Aku melihat Kinara saat ini tengah meremas jemari-jemari tangannya. Mungkin dia bingung saat ini.
“Gimana kalau aku bantu pilih. Aku akan pilihkan yang cocok dengan style kamu,” tawarku.
Kinara mengangguk ragu. Tapi dia juga tidak ada pilihan lain.
“Kalian pilih-pilih aja dulu. Mama mau cari yang lain,” ucap Mama ku dan langsung meninggalkan aku dan Kinara.
“Ayo,” ajak ku, dan tanpa aku sadari aku menarik tangan Kinara.
Kinara menatap tanganku yang telah lancang menggenggam tangannya. Seketika aku langsung melepaskan genggaman tanganku.
“Maaf, aku gak sengaja,” ucapku merasa bersalah.
Kinara hanya menganggukkan kepalanya dengan senyuman tipis di kedua sudut bibirnya. Karena tidak mau semakin canggung, aku mengajak Kinara menuju manekin yang sudah di pajang berbagai macam gaun pengantin.
Ada satu yang menarik hatiku. Gaun itu tidak terlalu seksi, tapi mungkin akan terlihat sangat indah dan cantik saat Kinara yang memakainya.
“Apa kamu suka? Kalau kamu suka, kamu boleh mencobanya. Nanti kita minta sama pelayan untuk sedikit merubah ukurannya kalau kamu gak suka. Tapi, aku rasa itu sudah pas di tubuh kamu,” ucapku dengan senyuman di wajahku tentunya.
Kinara menganggukkan kepalanya, dan aku meminta pelayan untuk membantu Kinara mencoba gaun pengantin itu.
Aku menghampiri Mama yang sudah membeli apa yang ingin Mama beli, dan mengajaknya menuju tempat tunggu, sambil menunggu Kinara mencoba gaun pengantin itu.

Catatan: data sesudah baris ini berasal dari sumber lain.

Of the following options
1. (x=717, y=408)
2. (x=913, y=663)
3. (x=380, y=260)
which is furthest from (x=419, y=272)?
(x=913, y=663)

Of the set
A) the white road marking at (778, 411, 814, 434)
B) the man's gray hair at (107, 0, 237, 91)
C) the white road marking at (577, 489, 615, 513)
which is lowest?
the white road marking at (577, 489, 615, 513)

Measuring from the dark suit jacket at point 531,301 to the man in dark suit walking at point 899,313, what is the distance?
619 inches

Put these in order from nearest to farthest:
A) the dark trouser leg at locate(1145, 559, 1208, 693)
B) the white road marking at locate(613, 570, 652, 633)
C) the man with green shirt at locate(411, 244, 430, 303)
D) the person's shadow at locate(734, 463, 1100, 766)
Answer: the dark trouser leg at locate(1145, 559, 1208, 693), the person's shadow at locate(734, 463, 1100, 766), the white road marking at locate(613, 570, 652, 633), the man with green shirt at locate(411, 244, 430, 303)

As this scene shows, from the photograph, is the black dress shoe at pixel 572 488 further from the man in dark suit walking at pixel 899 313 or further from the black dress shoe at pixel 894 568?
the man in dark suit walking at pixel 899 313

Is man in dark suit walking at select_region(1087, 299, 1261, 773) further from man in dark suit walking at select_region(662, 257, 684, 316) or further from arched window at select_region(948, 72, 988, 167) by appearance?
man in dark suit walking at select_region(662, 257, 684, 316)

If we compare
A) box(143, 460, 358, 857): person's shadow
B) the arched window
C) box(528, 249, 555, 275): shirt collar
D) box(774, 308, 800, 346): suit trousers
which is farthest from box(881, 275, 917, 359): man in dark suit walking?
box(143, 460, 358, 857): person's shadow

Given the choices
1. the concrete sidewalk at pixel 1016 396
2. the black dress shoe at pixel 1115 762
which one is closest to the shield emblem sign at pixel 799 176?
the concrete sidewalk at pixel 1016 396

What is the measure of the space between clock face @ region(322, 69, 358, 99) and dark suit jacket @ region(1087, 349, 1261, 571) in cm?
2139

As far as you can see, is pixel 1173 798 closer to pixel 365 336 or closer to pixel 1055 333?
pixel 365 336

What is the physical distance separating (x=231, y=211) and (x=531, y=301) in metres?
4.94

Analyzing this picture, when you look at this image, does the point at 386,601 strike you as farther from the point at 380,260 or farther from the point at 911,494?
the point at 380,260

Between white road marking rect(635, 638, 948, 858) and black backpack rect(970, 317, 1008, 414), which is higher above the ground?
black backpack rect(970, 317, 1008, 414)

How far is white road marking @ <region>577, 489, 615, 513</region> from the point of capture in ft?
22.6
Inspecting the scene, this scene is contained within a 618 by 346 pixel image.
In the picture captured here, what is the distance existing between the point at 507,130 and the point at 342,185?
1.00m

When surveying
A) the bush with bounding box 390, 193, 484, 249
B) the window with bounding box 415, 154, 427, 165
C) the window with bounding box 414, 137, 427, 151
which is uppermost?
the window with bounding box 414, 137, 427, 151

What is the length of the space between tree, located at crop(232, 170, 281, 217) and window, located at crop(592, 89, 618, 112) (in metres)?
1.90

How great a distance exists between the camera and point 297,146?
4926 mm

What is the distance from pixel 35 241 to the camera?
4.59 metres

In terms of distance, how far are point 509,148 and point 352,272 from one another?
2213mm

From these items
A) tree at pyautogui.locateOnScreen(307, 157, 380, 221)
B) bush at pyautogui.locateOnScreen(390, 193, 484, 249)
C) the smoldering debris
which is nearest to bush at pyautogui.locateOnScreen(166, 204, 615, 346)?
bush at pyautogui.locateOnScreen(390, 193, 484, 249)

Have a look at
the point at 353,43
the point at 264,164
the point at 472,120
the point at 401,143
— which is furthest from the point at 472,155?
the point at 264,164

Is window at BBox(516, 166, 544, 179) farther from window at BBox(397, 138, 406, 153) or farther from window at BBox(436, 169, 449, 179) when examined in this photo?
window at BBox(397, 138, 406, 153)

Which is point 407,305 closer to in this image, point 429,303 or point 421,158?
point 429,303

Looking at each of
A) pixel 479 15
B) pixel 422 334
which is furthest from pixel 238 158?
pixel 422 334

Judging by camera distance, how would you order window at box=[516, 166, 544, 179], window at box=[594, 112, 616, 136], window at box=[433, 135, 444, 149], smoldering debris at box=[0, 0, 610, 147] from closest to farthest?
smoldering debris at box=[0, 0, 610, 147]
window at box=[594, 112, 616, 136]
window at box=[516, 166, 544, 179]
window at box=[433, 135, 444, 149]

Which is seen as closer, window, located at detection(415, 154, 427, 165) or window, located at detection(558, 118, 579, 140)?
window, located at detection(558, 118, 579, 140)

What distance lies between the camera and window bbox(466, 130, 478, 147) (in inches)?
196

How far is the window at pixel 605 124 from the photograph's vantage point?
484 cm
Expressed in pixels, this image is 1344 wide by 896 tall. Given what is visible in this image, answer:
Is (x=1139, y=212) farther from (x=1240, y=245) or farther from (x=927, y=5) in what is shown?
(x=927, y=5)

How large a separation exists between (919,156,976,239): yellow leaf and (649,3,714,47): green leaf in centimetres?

Setelah 15 menit menunggu, Kinara keluar dari ruang ganti itu. Kedua mataku membulat dengan sempurna.
Cantik banget.
Mama menepuk bahuku. “Cantiknya mantu Mama,” ucapnya padaku dengan senyuman di wajah Mamaku.
Aku hanya tersenyum, dan kembali menatap Kinara yang saat ini tengah memakai gaun pengantin pilihanku.
Setelah dari butik itu, ternyata Mama pulang lebih dulu karena ada janji dengan sahabatnya. Akhirnya hanya aku dan Kinara yang pergi untuk mencari cincin pernikahan kami.
Agak canggung memang, tapi aku juga harus terbiasa, karena bagaimanapun Kinara adalah calon istriku. Wanita yang akan menemaniku hari-hari setelah kami resmi menikah.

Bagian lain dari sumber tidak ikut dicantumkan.